Demand-based switching refers to the changing of ACPI processor performance states in response to system workloads. For example, demand-based switching can change voltage and frequency in response to system workloads. Windows XP processor power management implements demand-based switching through the Adaptive processor throttling policy. The Adaptive processor throttling policy dynamically and automatically adjusts the processor current performance state in response to the computers CPU use. The Adaptive processor throttling policy works without user intervention.
If you run Windows XP on a computer that has multiple processors, single-threaded workloads may move across available CPUs. This migration behavior is a natural artifact of how Windows schedules work across available CPU resources. However, if a computer is running with the Adaptive processor throttling policy, this thread migration may cause problems. For example, the Windows kernel power manager may not be able to correctly calculate the optimal target performance state for the processor. This problem occurs because the individual logical or physical processor core may appear to be less busy than the processor package actually is.
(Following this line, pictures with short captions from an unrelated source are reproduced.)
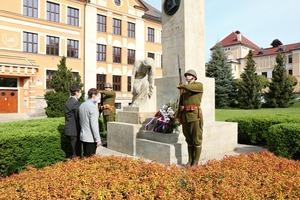 K 75. výročí od ukončení II. světové války položilo vedení města k památníkům padlých květiny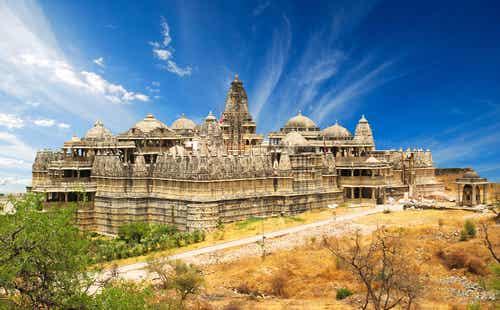 El templo de Ranakpur en India, la cima del jainismo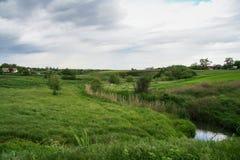 La diga dello stagno su Malaya Tokmachka River fotografie stock libere da diritti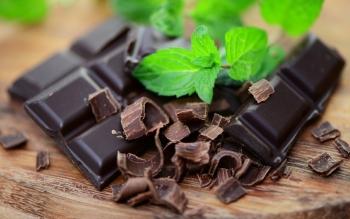 Горький шоколад: его польза и вред, противопоказания и меры предосторожности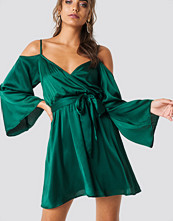 Iva Nikolina x NA-KD Cold Shoulder Satin Short Dress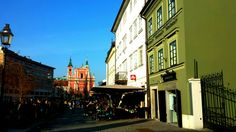 Iedereen buiten voor de zon! #Ljubljana #hoofdstad #koffie  #centrum #Slovenië #Slovenia / @MijnsLOVEnie / www.mijnslovenie.com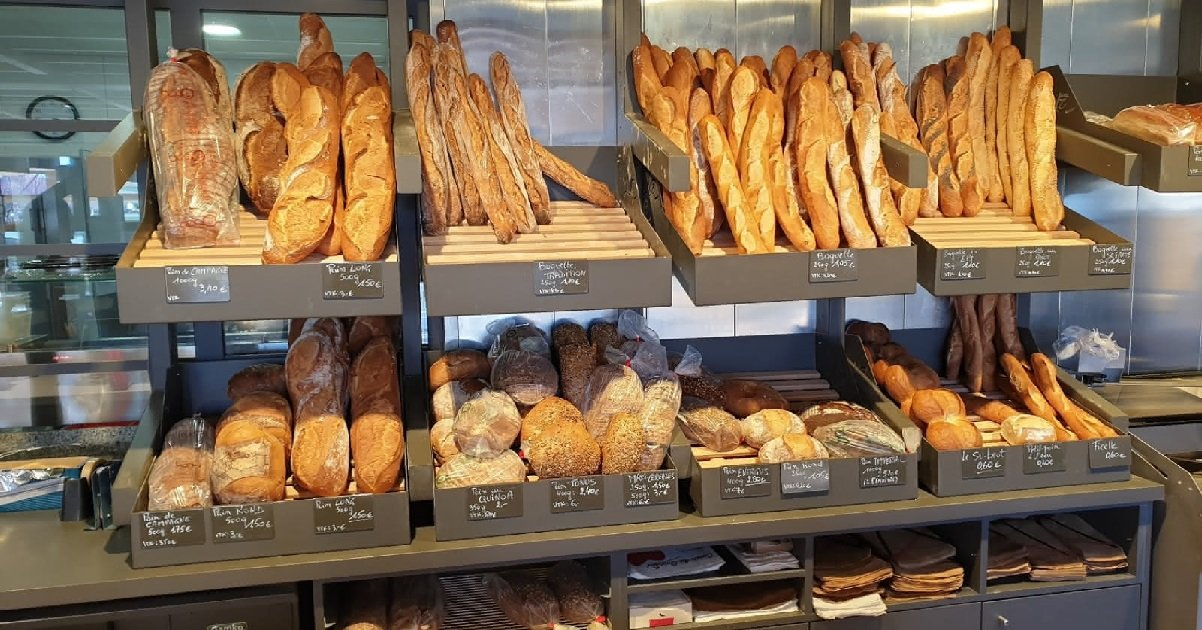 boulangerie.jpg?resize=412,232 - Solidarité: La gendarmerie a fait un étrange cadeau au boulanger de Noyers-sur-Jabron (04)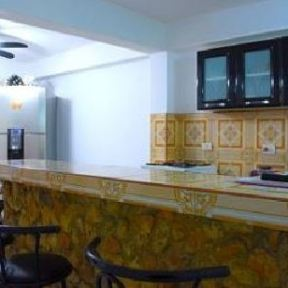bar-hostal-las-rosas-santiago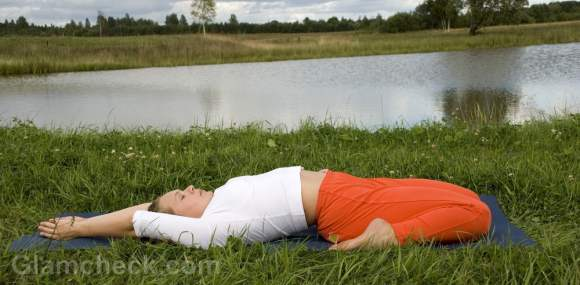 periods yoga supta virasana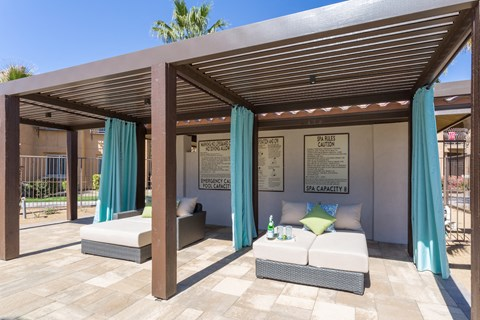 apartment-pool-cabana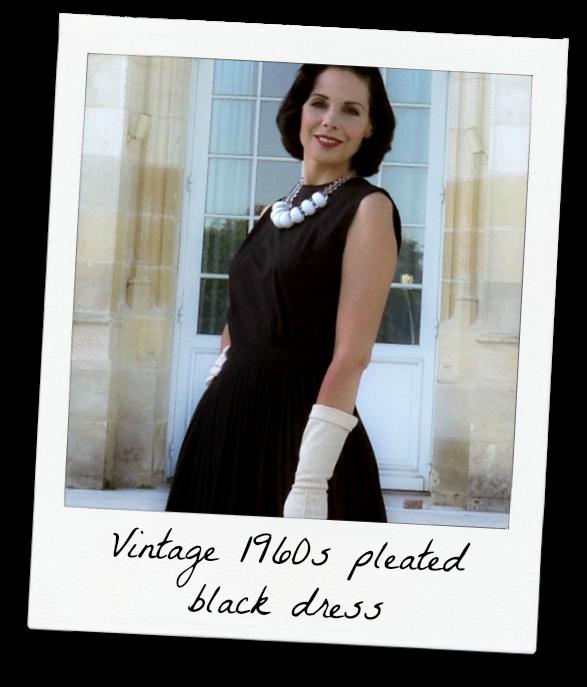 Découvrez notre gamme de petites robes noires de soirée vintage. Retrouvez  un large choix de robes crayon noire au style rétro des années e8ca4321bab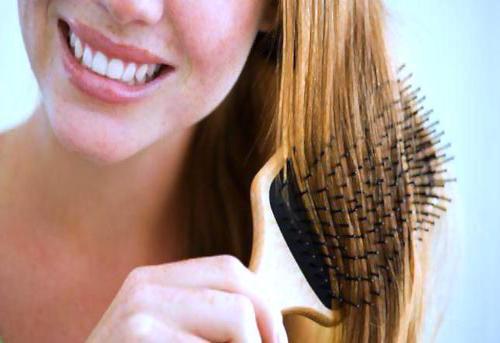 combing-hair (1)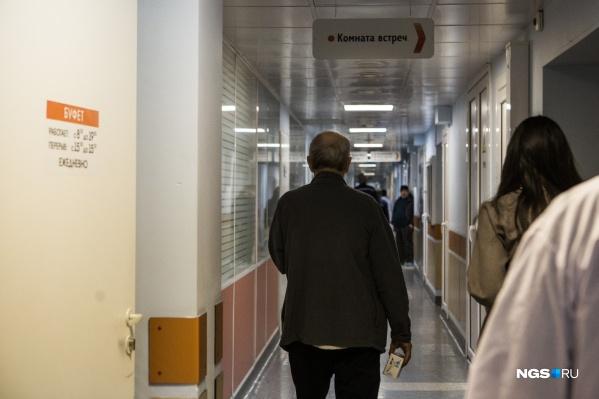 В отделениях реанимации находятся 199 человек. На ИВЛ — 47 пациентов
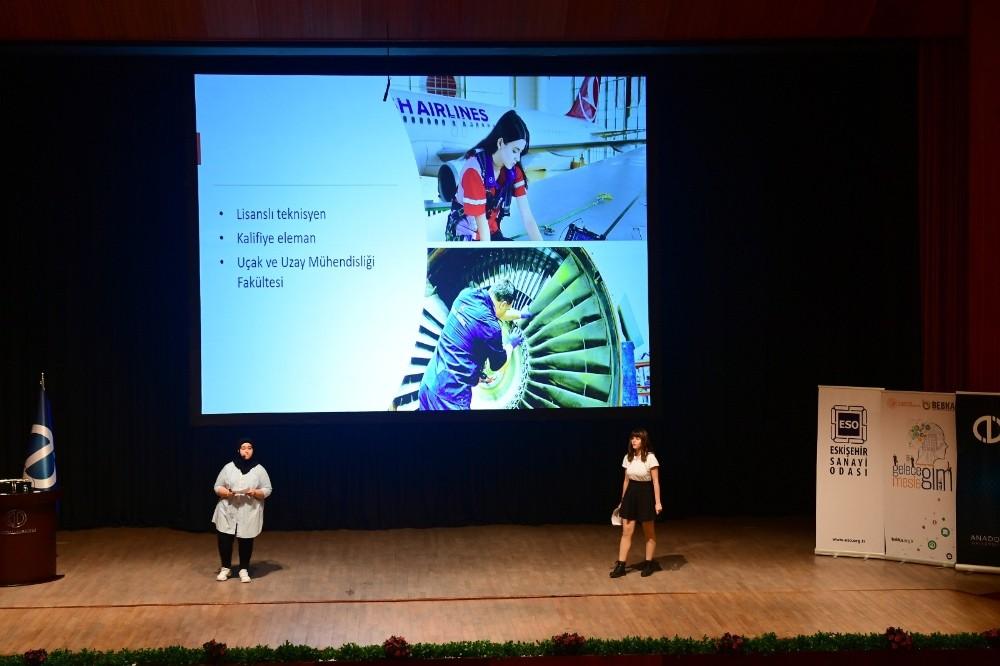 """""""Etkili Sunum Teknikleri"""" yarışması finali Anadolu Üniversitesi ev sahipliğinde gerçekleştirildi"""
On performance benchmarks that use single-threaded workloads, this artifact may become evident in the following ways:
• Decreased performance
• A high degree of variance between successive runs of the same benchmark tests
The hotfix that is described in this article includes changes to the kernel power manager. These changes make it possible to track CPU use across the processor package. This tracking helps calculate an increased target performance state.
Note This solution favors performance gains over power savings. Although benchmark performance scores may improve, battery life could be negatively affected. Therefore, this kernel policy change must be enabled in the registry to allow for maximum flexibility.